-- START OF Material for the task --
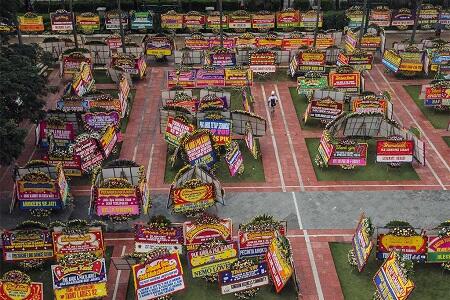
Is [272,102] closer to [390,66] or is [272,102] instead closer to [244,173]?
[244,173]

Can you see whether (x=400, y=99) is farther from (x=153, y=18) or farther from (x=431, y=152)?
(x=153, y=18)

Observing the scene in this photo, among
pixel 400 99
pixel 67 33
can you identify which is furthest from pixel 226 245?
pixel 67 33

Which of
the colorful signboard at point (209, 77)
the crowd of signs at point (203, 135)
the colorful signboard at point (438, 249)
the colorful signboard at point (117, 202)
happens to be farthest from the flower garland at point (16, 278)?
the colorful signboard at point (209, 77)

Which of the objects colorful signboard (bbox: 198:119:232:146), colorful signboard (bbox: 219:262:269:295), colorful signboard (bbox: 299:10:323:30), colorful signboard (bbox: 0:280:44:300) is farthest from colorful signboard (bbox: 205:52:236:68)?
colorful signboard (bbox: 0:280:44:300)

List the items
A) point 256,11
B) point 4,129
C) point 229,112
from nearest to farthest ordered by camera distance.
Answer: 1. point 4,129
2. point 229,112
3. point 256,11

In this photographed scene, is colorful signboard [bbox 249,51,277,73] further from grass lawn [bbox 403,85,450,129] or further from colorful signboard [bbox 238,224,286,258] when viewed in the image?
colorful signboard [bbox 238,224,286,258]

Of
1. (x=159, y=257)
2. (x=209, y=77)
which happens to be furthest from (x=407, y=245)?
(x=209, y=77)
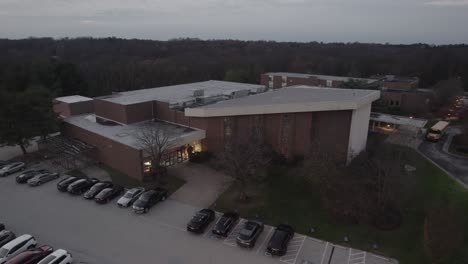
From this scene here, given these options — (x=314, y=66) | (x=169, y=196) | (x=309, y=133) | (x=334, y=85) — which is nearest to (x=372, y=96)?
(x=309, y=133)

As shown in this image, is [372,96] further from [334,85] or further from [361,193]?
[334,85]

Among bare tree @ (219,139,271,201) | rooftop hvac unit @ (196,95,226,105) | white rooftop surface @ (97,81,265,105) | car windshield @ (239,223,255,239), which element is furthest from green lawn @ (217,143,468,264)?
white rooftop surface @ (97,81,265,105)

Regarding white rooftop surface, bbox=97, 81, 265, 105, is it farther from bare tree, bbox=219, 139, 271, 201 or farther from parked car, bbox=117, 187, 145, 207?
bare tree, bbox=219, 139, 271, 201

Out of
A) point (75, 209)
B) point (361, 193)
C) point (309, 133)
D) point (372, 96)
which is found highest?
point (372, 96)

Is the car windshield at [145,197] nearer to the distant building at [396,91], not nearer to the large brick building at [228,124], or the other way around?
the large brick building at [228,124]

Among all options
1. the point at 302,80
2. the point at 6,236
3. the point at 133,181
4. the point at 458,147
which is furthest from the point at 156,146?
the point at 302,80

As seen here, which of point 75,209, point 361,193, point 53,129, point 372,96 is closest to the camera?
point 361,193
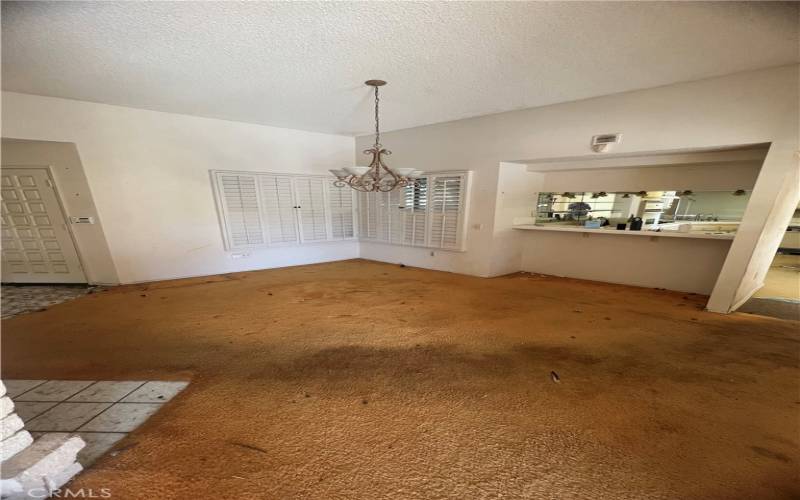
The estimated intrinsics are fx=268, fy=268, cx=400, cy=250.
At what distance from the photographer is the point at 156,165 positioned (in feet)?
13.3

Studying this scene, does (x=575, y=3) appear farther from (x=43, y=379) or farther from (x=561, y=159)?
(x=43, y=379)

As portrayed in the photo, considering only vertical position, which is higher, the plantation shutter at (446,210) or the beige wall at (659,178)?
the beige wall at (659,178)

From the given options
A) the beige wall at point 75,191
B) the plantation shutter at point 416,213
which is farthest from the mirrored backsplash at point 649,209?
the beige wall at point 75,191

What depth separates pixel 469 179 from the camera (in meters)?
4.38

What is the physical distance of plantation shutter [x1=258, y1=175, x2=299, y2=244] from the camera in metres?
4.91

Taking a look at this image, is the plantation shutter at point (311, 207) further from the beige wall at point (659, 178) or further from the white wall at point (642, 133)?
the beige wall at point (659, 178)

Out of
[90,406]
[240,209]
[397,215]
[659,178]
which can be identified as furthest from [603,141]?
[240,209]

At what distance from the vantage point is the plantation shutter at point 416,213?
4.92 meters

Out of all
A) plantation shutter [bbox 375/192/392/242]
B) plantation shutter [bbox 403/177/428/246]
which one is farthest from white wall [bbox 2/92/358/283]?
plantation shutter [bbox 403/177/428/246]

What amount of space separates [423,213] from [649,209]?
356 centimetres

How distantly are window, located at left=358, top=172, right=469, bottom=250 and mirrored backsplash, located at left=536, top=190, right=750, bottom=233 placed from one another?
159cm

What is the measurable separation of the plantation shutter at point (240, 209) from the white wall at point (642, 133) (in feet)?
9.93

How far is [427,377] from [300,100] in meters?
Result: 3.62

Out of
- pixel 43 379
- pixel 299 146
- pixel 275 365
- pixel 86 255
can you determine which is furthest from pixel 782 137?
pixel 86 255
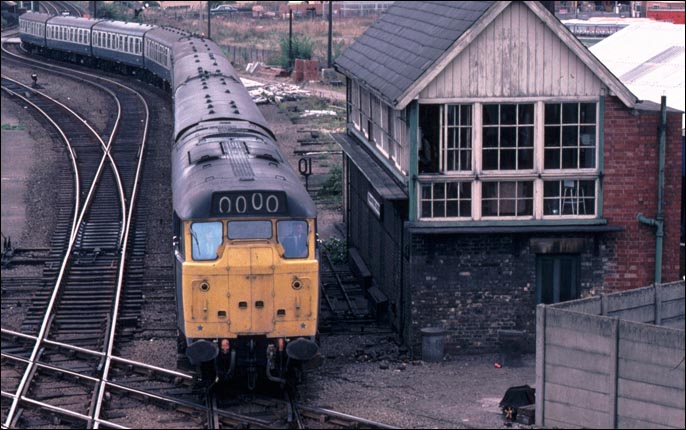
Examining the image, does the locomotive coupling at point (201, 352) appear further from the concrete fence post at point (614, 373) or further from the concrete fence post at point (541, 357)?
the concrete fence post at point (614, 373)

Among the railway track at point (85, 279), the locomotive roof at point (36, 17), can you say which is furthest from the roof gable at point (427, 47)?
the locomotive roof at point (36, 17)

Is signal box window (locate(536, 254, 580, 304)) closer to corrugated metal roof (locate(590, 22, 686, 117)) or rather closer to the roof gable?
the roof gable

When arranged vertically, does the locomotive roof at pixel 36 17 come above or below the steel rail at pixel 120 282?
above

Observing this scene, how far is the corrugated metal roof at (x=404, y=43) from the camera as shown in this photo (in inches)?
616

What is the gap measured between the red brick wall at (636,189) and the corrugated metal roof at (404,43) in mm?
2256

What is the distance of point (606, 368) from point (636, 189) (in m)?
4.36

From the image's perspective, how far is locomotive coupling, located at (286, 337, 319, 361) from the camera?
13172 mm

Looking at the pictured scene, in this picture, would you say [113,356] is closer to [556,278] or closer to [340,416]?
[340,416]

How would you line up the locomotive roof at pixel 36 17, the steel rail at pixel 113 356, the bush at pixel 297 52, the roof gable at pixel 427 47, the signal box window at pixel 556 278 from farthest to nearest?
the bush at pixel 297 52 < the locomotive roof at pixel 36 17 < the signal box window at pixel 556 278 < the roof gable at pixel 427 47 < the steel rail at pixel 113 356

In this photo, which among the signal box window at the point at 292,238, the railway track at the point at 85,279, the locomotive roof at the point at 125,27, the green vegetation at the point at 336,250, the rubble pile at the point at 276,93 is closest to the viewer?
the signal box window at the point at 292,238

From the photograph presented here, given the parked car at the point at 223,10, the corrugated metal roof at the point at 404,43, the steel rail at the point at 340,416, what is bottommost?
the steel rail at the point at 340,416

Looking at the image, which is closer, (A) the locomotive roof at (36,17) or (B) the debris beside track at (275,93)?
(B) the debris beside track at (275,93)

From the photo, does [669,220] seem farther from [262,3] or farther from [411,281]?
[262,3]

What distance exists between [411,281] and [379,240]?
2652 mm
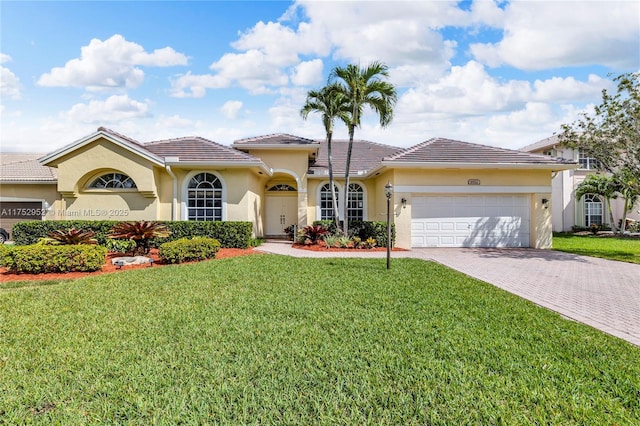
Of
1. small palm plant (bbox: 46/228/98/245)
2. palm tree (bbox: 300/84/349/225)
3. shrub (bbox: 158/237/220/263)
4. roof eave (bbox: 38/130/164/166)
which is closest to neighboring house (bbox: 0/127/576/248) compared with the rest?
roof eave (bbox: 38/130/164/166)

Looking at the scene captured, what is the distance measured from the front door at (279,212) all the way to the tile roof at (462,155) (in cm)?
754

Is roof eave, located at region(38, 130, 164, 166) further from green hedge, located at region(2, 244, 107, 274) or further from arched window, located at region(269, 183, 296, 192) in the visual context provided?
arched window, located at region(269, 183, 296, 192)

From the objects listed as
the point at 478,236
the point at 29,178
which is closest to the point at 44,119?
the point at 29,178

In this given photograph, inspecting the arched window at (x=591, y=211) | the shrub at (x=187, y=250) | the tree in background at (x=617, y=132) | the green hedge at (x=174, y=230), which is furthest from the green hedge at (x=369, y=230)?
the arched window at (x=591, y=211)

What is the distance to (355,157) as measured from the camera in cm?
2153

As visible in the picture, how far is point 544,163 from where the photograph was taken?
575 inches

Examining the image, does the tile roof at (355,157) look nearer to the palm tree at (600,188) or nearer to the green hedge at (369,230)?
the green hedge at (369,230)

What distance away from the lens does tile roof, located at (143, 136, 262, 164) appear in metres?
14.8

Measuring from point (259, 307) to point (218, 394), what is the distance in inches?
108

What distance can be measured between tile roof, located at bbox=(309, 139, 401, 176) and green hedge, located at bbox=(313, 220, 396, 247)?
11.1ft

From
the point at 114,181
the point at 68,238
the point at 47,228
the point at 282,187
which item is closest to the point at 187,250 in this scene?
the point at 68,238

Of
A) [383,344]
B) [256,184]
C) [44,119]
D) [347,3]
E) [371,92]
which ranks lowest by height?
[383,344]

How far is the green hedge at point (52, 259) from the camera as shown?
360 inches

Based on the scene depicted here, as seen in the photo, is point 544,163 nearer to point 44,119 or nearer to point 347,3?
point 347,3
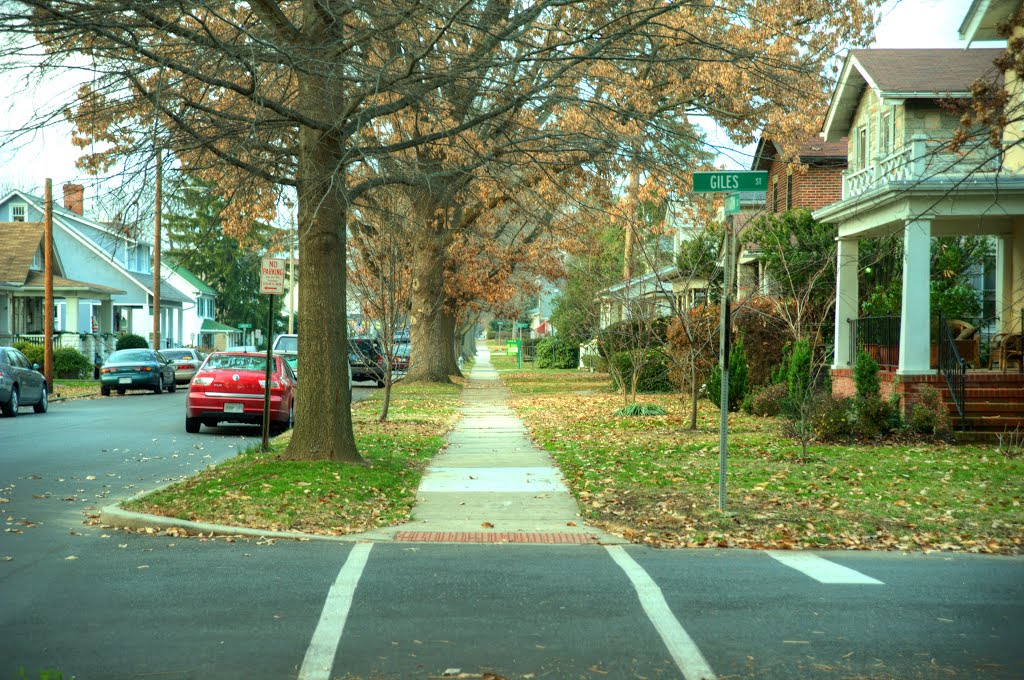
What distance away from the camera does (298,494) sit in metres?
10.9

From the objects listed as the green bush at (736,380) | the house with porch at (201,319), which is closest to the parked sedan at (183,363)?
the green bush at (736,380)

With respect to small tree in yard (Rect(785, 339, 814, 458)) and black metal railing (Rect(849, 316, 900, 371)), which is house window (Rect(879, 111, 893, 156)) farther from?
small tree in yard (Rect(785, 339, 814, 458))

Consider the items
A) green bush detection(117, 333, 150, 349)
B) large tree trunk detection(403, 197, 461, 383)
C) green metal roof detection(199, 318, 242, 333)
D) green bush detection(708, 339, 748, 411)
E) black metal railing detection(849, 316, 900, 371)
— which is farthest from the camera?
green metal roof detection(199, 318, 242, 333)

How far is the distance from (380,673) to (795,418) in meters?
12.9

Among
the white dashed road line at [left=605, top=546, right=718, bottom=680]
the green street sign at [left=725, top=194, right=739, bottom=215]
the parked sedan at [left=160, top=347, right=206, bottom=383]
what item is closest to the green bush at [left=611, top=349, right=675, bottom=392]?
the parked sedan at [left=160, top=347, right=206, bottom=383]

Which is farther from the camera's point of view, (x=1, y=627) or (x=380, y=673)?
(x=1, y=627)

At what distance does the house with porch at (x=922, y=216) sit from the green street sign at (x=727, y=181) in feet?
11.6

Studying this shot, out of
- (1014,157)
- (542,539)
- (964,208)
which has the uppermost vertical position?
(1014,157)

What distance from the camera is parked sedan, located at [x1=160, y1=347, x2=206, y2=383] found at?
39.6m

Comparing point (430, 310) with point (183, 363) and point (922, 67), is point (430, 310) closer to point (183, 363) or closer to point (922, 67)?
point (183, 363)

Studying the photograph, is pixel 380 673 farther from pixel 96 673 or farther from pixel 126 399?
pixel 126 399

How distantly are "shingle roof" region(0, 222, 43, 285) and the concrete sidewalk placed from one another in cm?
3212

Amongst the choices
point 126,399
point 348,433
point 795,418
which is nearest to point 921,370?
point 795,418

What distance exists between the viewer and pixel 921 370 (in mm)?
17297
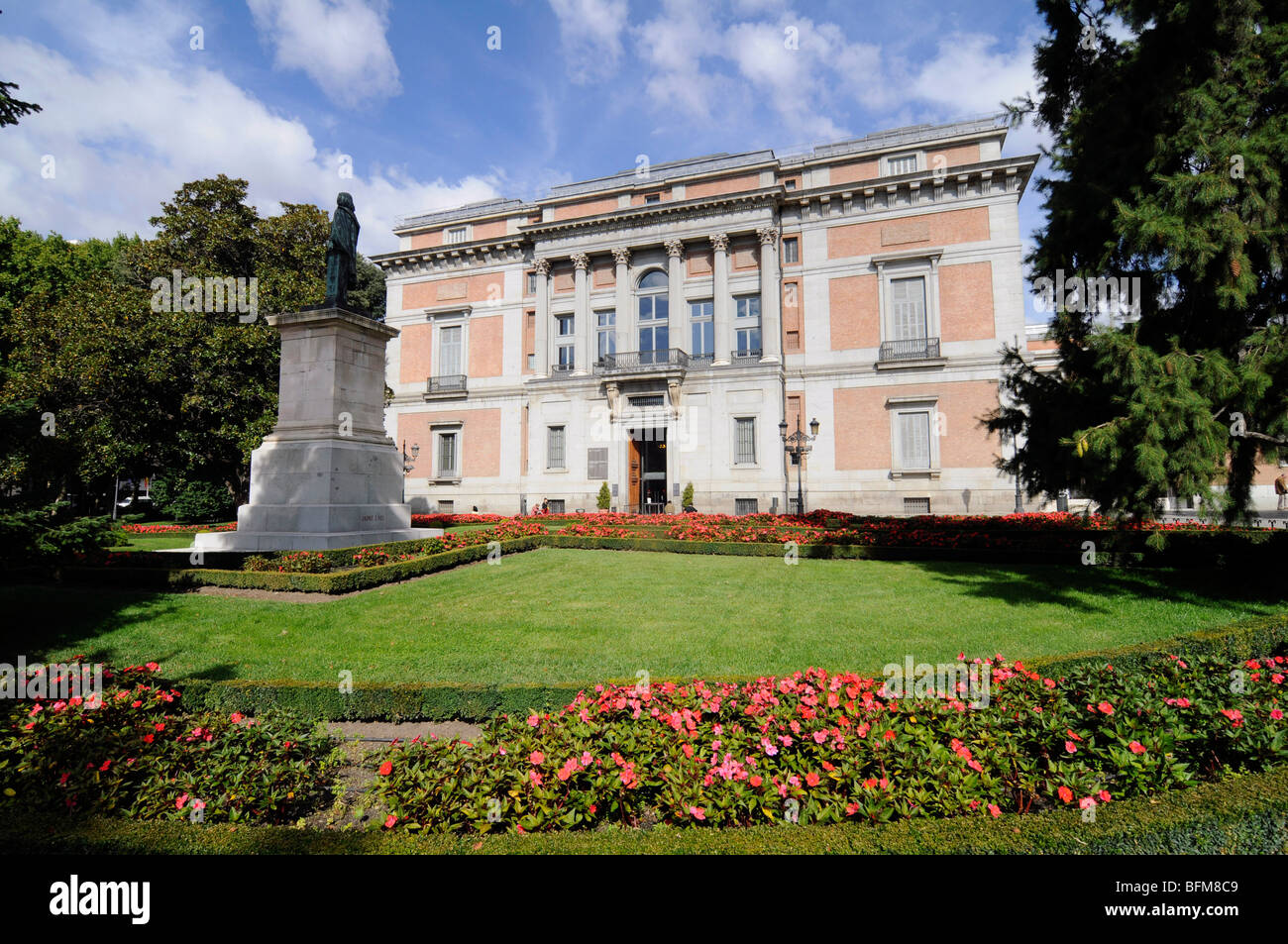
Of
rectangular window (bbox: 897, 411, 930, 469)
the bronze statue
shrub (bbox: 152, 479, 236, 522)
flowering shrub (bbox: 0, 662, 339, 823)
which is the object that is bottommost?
flowering shrub (bbox: 0, 662, 339, 823)

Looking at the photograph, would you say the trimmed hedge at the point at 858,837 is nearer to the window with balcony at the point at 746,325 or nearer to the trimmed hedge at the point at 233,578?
the trimmed hedge at the point at 233,578

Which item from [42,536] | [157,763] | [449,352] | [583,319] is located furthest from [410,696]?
[449,352]

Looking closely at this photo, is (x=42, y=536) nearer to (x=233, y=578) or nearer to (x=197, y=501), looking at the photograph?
(x=233, y=578)

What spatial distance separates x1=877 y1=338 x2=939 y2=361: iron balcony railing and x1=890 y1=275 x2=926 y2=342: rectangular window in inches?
7.5

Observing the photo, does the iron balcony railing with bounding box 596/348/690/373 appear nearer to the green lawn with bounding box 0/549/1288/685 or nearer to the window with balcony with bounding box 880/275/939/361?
the window with balcony with bounding box 880/275/939/361

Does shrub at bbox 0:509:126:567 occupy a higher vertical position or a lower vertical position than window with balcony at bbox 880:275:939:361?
lower

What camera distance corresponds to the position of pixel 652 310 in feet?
104

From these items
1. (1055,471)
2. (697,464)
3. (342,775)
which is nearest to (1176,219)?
(1055,471)

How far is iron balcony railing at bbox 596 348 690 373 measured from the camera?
96.6ft

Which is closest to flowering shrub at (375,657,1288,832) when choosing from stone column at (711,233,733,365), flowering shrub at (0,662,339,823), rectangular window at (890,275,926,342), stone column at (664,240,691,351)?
flowering shrub at (0,662,339,823)

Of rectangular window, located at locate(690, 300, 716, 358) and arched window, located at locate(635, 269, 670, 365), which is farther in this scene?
arched window, located at locate(635, 269, 670, 365)

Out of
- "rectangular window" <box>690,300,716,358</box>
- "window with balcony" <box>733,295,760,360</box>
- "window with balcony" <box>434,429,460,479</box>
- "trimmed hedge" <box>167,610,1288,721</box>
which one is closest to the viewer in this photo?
"trimmed hedge" <box>167,610,1288,721</box>

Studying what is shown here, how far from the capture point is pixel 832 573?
1220 cm
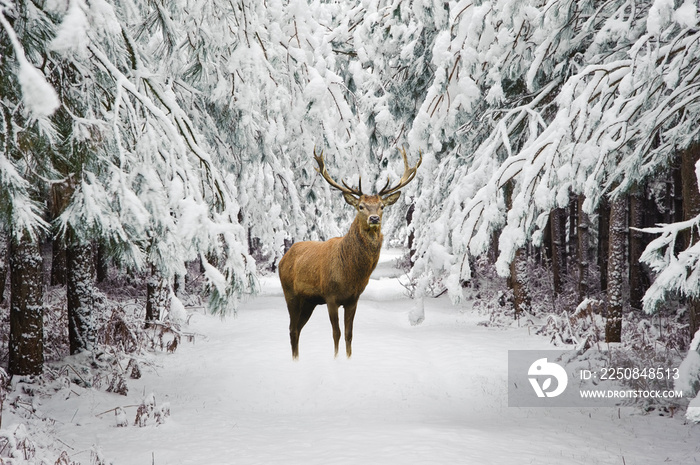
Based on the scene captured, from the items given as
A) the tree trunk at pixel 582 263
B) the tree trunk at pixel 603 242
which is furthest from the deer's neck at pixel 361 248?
the tree trunk at pixel 603 242

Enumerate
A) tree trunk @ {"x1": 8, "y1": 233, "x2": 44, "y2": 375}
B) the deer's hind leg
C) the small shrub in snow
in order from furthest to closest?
1. the deer's hind leg
2. tree trunk @ {"x1": 8, "y1": 233, "x2": 44, "y2": 375}
3. the small shrub in snow

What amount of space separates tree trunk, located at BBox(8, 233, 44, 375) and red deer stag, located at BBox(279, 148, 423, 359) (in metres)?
3.13

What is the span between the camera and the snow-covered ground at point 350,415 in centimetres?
458

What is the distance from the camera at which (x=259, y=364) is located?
7852 millimetres

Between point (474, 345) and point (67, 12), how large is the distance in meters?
8.38

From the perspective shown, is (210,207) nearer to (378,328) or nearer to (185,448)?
(185,448)

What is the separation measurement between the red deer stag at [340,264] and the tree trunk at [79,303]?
3.02 m

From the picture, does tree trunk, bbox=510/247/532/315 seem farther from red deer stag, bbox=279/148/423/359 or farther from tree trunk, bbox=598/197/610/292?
red deer stag, bbox=279/148/423/359

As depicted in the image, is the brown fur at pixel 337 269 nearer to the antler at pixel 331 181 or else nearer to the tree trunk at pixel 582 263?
the antler at pixel 331 181

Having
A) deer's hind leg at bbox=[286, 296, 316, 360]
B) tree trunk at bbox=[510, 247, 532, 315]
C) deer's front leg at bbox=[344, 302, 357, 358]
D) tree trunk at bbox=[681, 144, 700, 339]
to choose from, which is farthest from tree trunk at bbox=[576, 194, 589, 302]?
deer's hind leg at bbox=[286, 296, 316, 360]

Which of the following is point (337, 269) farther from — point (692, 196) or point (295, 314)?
point (692, 196)

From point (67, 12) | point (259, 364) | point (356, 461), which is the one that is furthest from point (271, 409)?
point (67, 12)

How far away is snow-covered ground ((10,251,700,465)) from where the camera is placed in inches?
180

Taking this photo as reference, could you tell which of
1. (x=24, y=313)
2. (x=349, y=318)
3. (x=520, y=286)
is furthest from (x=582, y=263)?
-- END OF Material for the task --
Transcribe word for word the lines from the one holding "Which of the following" to the last line of the listing above, inclusive.

*Response to this exercise*:
Which of the following is point (337, 269) farther from — point (692, 196) or point (295, 314)?
point (692, 196)

From point (67, 12) | point (259, 364) | point (356, 461), which is the one that is furthest from point (271, 409)?
point (67, 12)

How far away is snow-covered ground ((10,251,700,465)) from where the camera is placed in inches?
180

Taking this photo as reference, could you tell which of
1. (x=24, y=313)
2. (x=349, y=318)
3. (x=520, y=286)
is furthest from (x=582, y=263)?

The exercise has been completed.